Air Quality Data Visualization

Author

Flioria Akesse

# Load dataset
data("airquality")

Plot 1 – Histogram of Temperature

hist(airquality$Temp,
     main="Histogram of Daily Temperature",
     xlab="Temperature (°F)",
     col="skyblue")

Caption: Data source – R built-in airquality dataset.

Plot 2 – Scatterplot of Temperature vs Ozone

plot(airquality$Temp, airquality$Ozone,
     main="Temperature vs Ozone Levels",
     xlab="Temperature (°F)",
     ylab="Ozone (ppb)",
     col="darkgreen",
     pch=19)

Caption: Data source – R built-in airquality dataset.

Plot 3 – Scatterplot of Wind vs Ozone

plot(airquality$Wind, airquality$Ozone,
     main="Wind Speed vs Ozone",
     xlab="Wind Speed (mph)",
     ylab="Ozone (ppb)",
     col="purple",
     pch=19)

Caption: Data source – R built-in airquality dataset.

Plot 4 – Boxplot of Temperature by Month

boxplot(Temp ~ Month,
        data=airquality,
        main="Temperature by Month",
        xlab="Month",
        ylab="Temperature (°F)",
        col="orange")

Caption: Data source – R built-in airquality dataset.

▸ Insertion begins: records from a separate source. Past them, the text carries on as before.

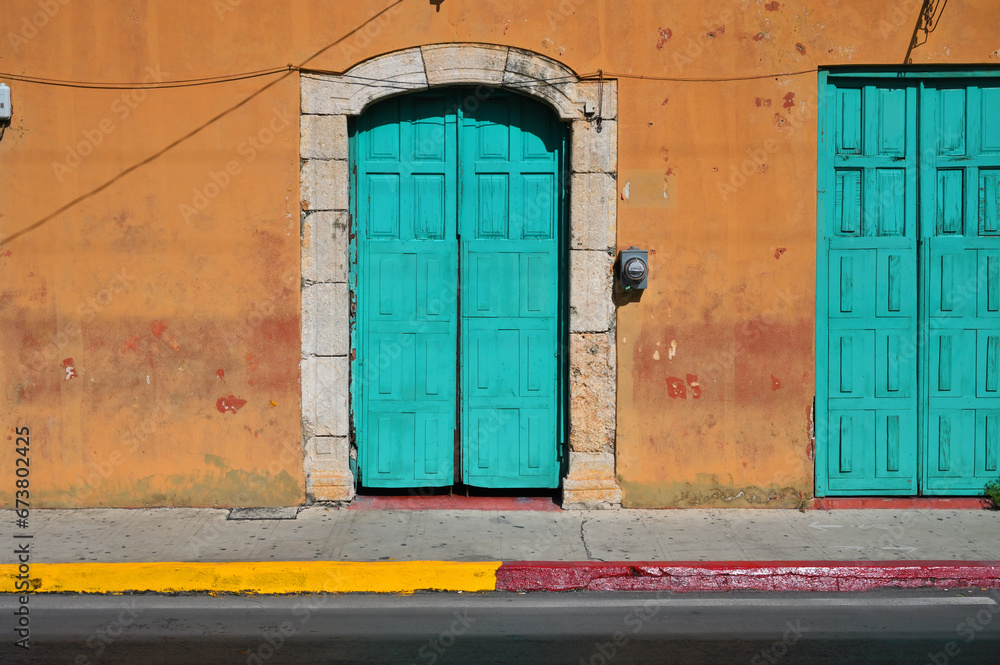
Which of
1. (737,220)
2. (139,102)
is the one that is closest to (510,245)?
(737,220)

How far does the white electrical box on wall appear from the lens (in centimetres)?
674

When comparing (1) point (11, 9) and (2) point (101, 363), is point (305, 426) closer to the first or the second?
(2) point (101, 363)

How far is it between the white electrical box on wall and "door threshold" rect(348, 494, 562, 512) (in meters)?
3.92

Plot 5 – Histogram of Solar Radiation

hist(airquality$Solar.R,
     main="Distribution of Solar Radiation",
     xlab="Solar Radiation",
     col="gold")

Caption: Data source – R built-in airquality dataset.

Brief Essay

The fifth plot I created is a histogram of Solar.R, which represents solar radiation values in the airquality dataset. This plot shows how the solar radiation values are distributed across the observations. Most values appear to fall in the middle ranges, while fewer observations are found at the very low or very high ends. This helps show the general pattern of solar radiation during the recorded period.

This plot is useful because it allows us to quickly see the spread and concentration of the Solar.R variable. Instead of comparing two variables, this histogram focuses on one variable and helps summarize its distribution. It shows whether the data are clustered, spread out, or unevenly distributed.

To make this plot, I used the hist() function in R and selected the Solar.R variable from the airquality dataset. I added a title with the main argument, an x-axis label with the xlab argument, and a color with the col argument. This modification let me explore a variable that was not emphasized in the earlier plots and better understand the distribution of solar radiation values.